**COMPLETE THE FOLLOWING:**
1/ Write out everything in the reflection on prayer from "Yes, at times" down to "as humans are.".
2/ Answer these questions about the reflection on prayer:
(a) According to the text, what does "monotheism" seem to subtract itself from?
(b) Which letter is quoted in the discussion of the prayer of acceptance?
(c) What does the text say steps in as perseverance in this unknowing?

**SOURCE EXTRACT:**
-=-=-=-=-
Prayer in three short takes

Prayer in three short takes:

Yes, at times there is intentional prayer: when one supplicates God to align reality with one’s needs or desires. One could say this is self-serving and thus ‘dead on arrival’, since God is not in the business of wish fulfillment. But still it often happens that one prays this way, for example when under great stress or pain or fear. In this case it might be true that prayer simply serves a psychological function of conjuring in us a feeling of strength or perseverance, or of not being alone. It is easy to attribute that to a supernatural actor but it could just be self-suggestion. Without deciding on that question here, it does seem like ‘monotheism’ means to subtract itself from the sphere of gods who are influenced as humans are.

Then there is the prayer of acceptance: when one asks to align one’s will to God’s will. The Letter of James asks: “Come now, you who say, ‘Today or tomorrow we will go into such and such a town and spend a year there and trade and get gain’; whereas really you do not know about tomorrow. What is your life? You are a mist that appears for a little time and then vanishes. Instead you ought to say, ‘If the Lord wills, we shall live and do this or that.’” [4:13]. And earlier: “You desire and do not have; so you kill. And you covet and cannot obtain; so you fight and wage war. You do not have, because you do not ask. You ask and do not receive, because you ask wrongly, to spend on your passions.” One can observe two logics of desire here: one that asks for itself (its own needs/desires) and one that asks for what is (and so desires whatever is given, even unto death). The controversy here is that then prayer seems to mean acceptance of the given ‘as is’; and that, consequently, it assumes God’s will and ‘what is’ are in accord, or tending toward accordance. That assumption can lead to some cruel perspectives if one takes it all the way (e.g., justification of present injustice). So, for this to work, one has to say that “God’s will” cannot simply be read off of what is. One would have to constantly recall that the will of God is radically Unknown, that God’s will is not known to us, that it ‘exists’ in a transitional space, in a movement into which one might better enter. One prays to recall the Eschaton toward which ‘what is’ drives: then prayer is not acceptance of ‘what is’ so much as a reorientation of the ‘mists of life’ toward the End, within the cosmic transition. “Faith” steps in at this point, as perseverance in this unknowing.
-=-=-=-=-
**MATERIAL:**
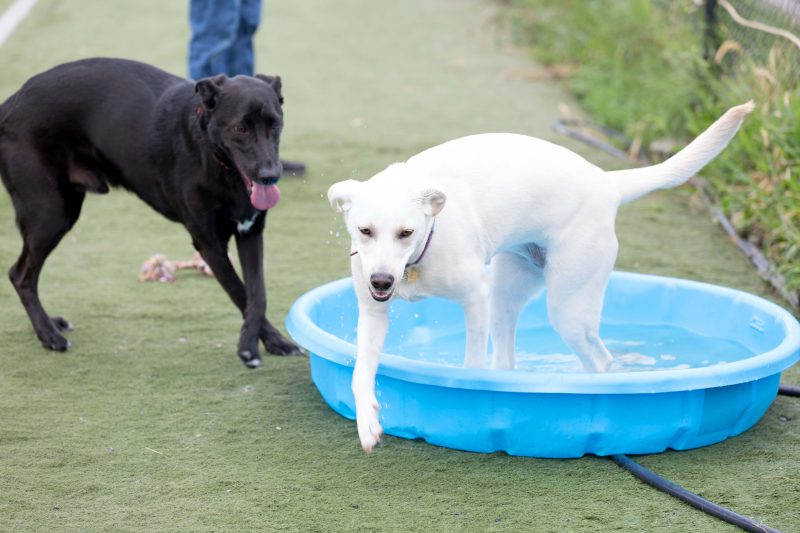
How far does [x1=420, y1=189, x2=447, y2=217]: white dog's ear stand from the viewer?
3113 millimetres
-=-=-=-=-
**SOLUTIONS BELOW:**
1/
Yes, at times there is intentional prayer: when one supplicates God to align reality with one’s needs or desires. One could say this is self-serving and thus ‘dead on arrival’, since God is not in the business of wish fulfillment. But still it often happens that one prays this way, for example when under great stress or pain or fear. In this case it might be true that prayer simply serves a psychological function of conjuring in us a feeling of strength or perseverance, or of not being alone. It is easy to attribute that to a supernatural actor but it could just be self-suggestion. Without deciding on that question here, it does seem like ‘monotheism’ means to subtract itself from the sphere of gods who are influenced as humans are.

2/
(a) The sphere of gods who are influenced as humans are.
(b) The Letter of James.
(c) Faith.